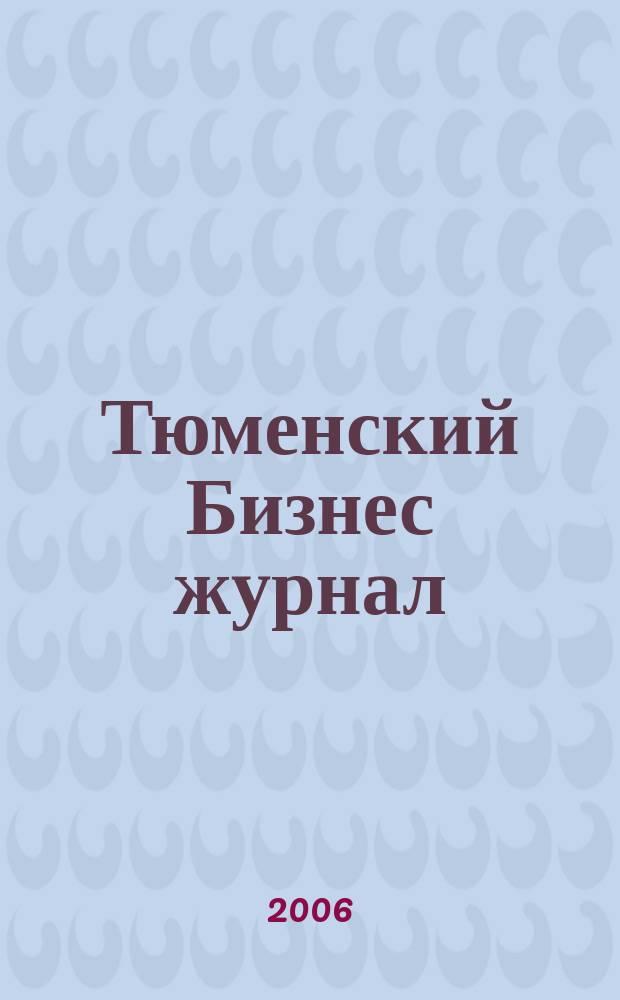 Тюменский Бизнес журнал : для малого и среднего бизнеса. 2006, № 19 (34)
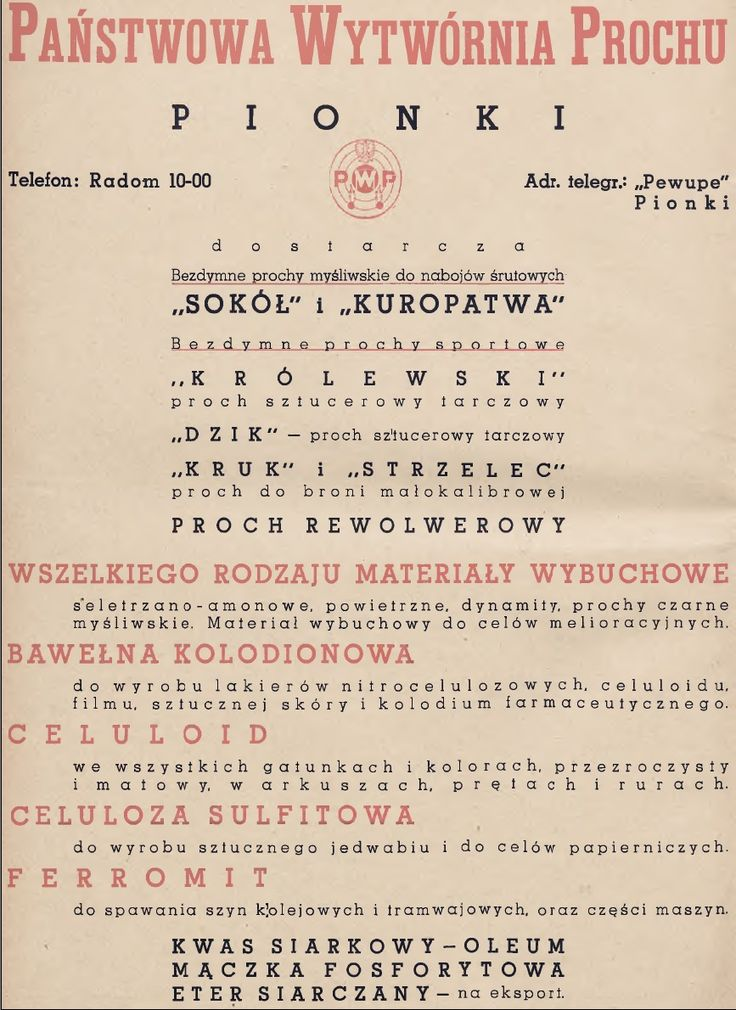 Reklama: Państwowa Wytwórnia Prochu Pionki (PWP - Pionki, 1936-38 r.)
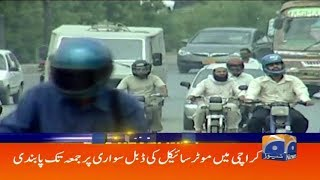 """Geo Headlines - 08 AM - 20 September 2018  #GEONEWS is the Pakistan most watch and trusted news channel for authentic news and update. GEO informs and entertains while celebrating cultures and prompting dialogue in the spirit of """"live and let live"""".  Geo News Programs: • Capital Talk - https://goo.gl/wJXaYA • Aaj Shahzeb Khanzada Kay Sath - https://goo.gl/hP1GcG • Aapas Ki Baat - https://goo.gl/WmVdns • Naya Pakistan - https://goo.gl/qqZxKs • Mere Mutabiq - https://goo.gl/cQwKWN • Khabarnaak – https://goo.gl/UUxVxn • Lekin - https://goo.gl/eV9CR2 • Jirga - https://goo.gl/ogxjwe • Report Card - https://goo.gl/z3pCKD • Geo Pakistan - https://goo.gl/o5Cda9 • Geo Headlines - https://goo.gl/3r8kfz • Geo Bulletins - https://goo.gl/owZcvc  For More Videos Subscribe - https://www.youtube.com/geonews  Visit our Website for More Latest Update - https://www.geo.tv/ Like Us on FB - https://www.facebook.com/GeoEnglishdo... Follow Us on Twitter - https://twitter.com/geonews_english  #LIVE #GEONEWS #HEADLINES #BULLETINS"""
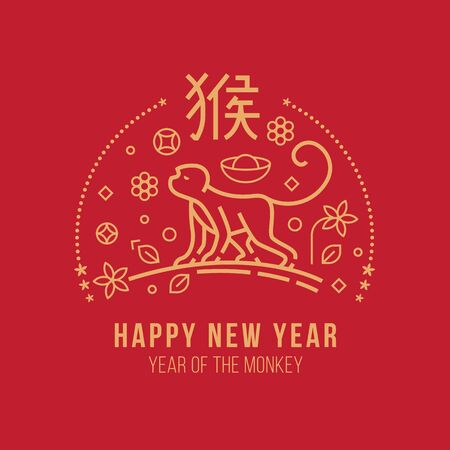 happy new year , year of the monkey with abstract gold line monkey zodiac sign and china text mean monkey and flower money coin on red background vector design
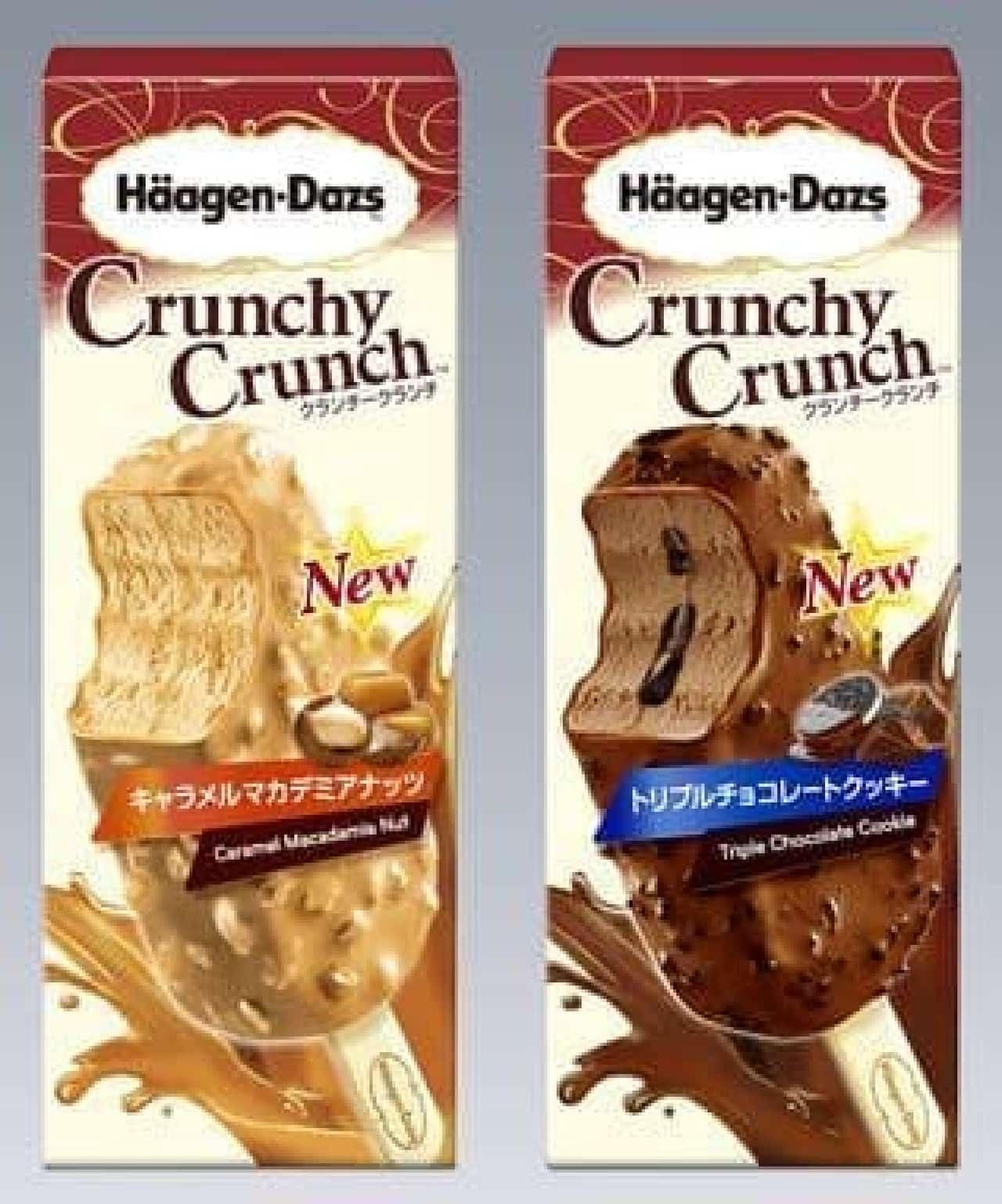 ハーゲンダッツ クランチークランチ「キャラメルマカデミアナッツ」、  同「トリプルチョコレートクッキー」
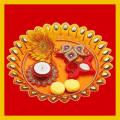 Aarti Sangrah Icon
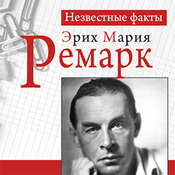 Remark: Unknown Facts [Russian Edition] Audiobook, by Paul Gerhard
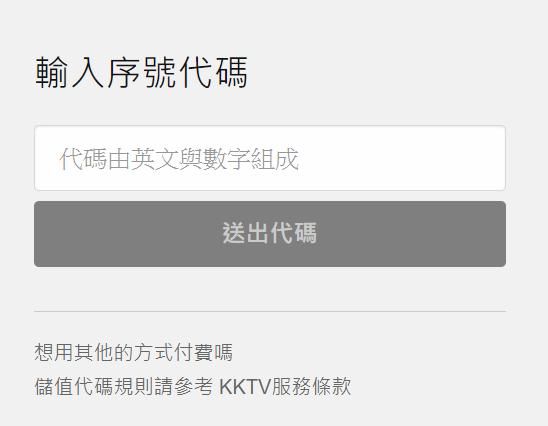 KKTV/序號代碼/折價券/coupon 8/15更新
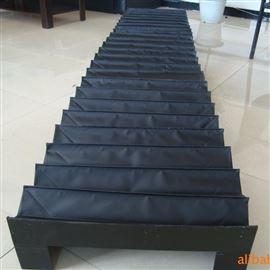 伸缩风琴式方形导轨三防布机床防护罩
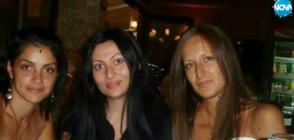 Защо 3 приятелки избраха манастира пред нощните барове? (ВИДЕО)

## Brief
Although pictures appear among the records above, write out exactly only the lines from the one that has "happy new year" through the one that has "伸缩风琴式方形导轨三防布机床防护罩", and leave the pictures out.

## Finished exercise
 happy new year , year of the monkey with abstract gold line monkey zodiac sign and china text mean monkey and flower money coin on red background vector design
 ハーゲンダッツ クランチークランチ「キャラメルマカデミアナッツ」、  同「トリプルチョコレートクッキー」
 Aarti Sangrah Icon
 Remark: Unknown Facts [Russian Edition] Audiobook, by Paul Gerhard
 KKTV/序號代碼/折價券/coupon 8/15更新
 伸缩风琴式方形导轨三防布机床防护罩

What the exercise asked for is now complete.